SEATTLE – Sales of luxury U.S. homes declined a record 44.6% year over year during the three months ending Jan. 31, 2023, according to Redfin. That drop outpaces a record 37.5% drop in sales of non-luxury homes, according to data collection that began in 2012.
In the face of inflation and the Federal Reserve raising interest rates, the U.S. housing market has cooled significantly over the last year due to rising mortgage rates, persistently high home prices and a shaky economy. The result: Many wealthy Americans choose to invest in assets due to the uncertainty of future real estate returns.
Redfin defines luxury homes as those in the top 5% based on the area’s estimated market value.
“Uncertainty is the main factor driving the luxury-market slowdown in Los Angeles,” says Alin Glogovicean, a local Redfin Premier real estate agent. “If you’re investing millions in a property, you want to make sure it will hold its value. Most luxury buyers and sellers are thinking, ‘Let’s just wait and see what happens to the market. When it stabilizes, we’ll be ready to go.’ Everyone is kind of at a standstill.”
Miami led the drop in high-end home sales:
- Miami: Down 68.7%
- Nassau County-Suffolk County, New York: Down 62.6%)

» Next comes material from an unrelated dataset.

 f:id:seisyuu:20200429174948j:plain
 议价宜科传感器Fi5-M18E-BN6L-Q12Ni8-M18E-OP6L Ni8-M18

- Riverside, Calif. Down 59.8%
- Anaheim, Calif.: Down 59.3%
- San Jose, Calif. Down 59%
These markets likely saw high-end buyers back off because they were already among the least affordable in the nation, and rising rates added fuel to the fire. However, those metros also saw an outsized surge in luxury sales during the pandemic, so that decline probably isn’t a long-term change but a return to sustainable levels.

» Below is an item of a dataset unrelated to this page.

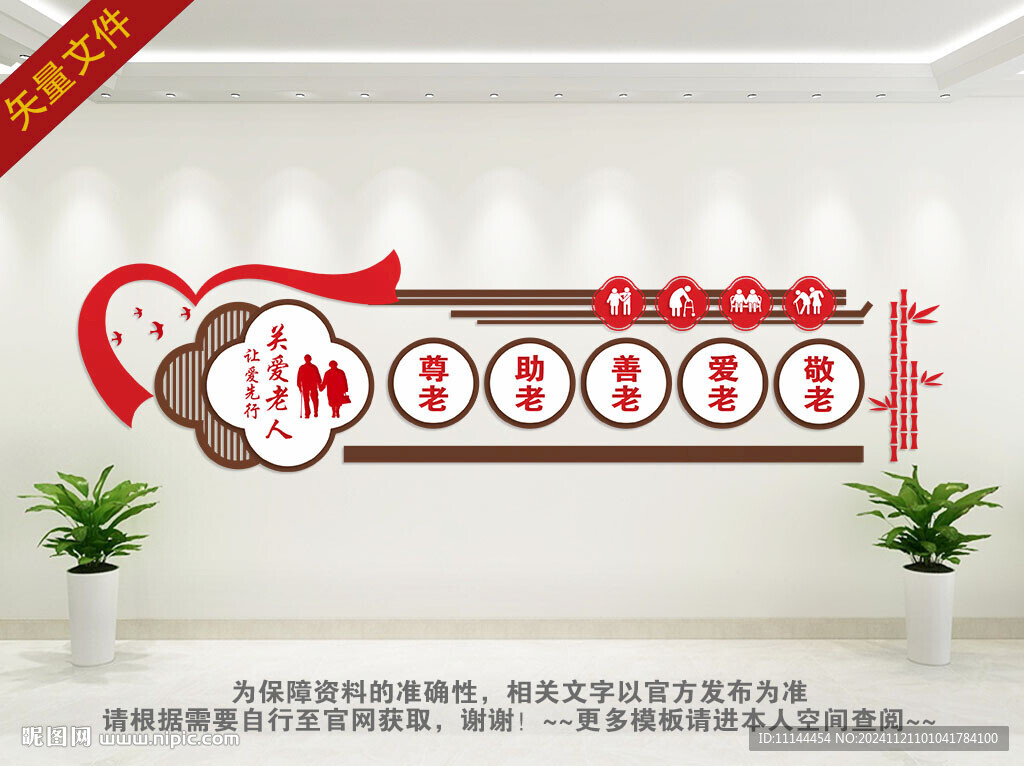 养老文化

“The silver lining for the luxury buyers who are still in the market is that competition is sparse and jumbo loans now often have lower mortgage rates than other loan types, in part because there’s less risk that high-end buyers will default on their mortgages,” says Redfin Economics Research Lead Chen Zhao. “Wealthy house hunters are also frequently offered additional rate discounts from their banks as a perk for storing substantial funds there.”
A limited inventory of luxury homes
The number of for-sale luxury homes rose 7.1% year-to-year, the biggest jump since 2015 – but that increase can be misleading. It’s largely due to the fact that supply hit rock bottom roughly a year earlier, and supply is also piling up because so few people are buying homes.
As a result, supply remains tight by historical standards. The number of luxury homes for sale wasn’t much higher than a record low hit about a year ago.
Supply remains near historic lows, in part, because fewer people are putting their homes on the market. New listings of luxury homes fell 6.6% year over year as new listings of non-luxury homes slumped 22.5%.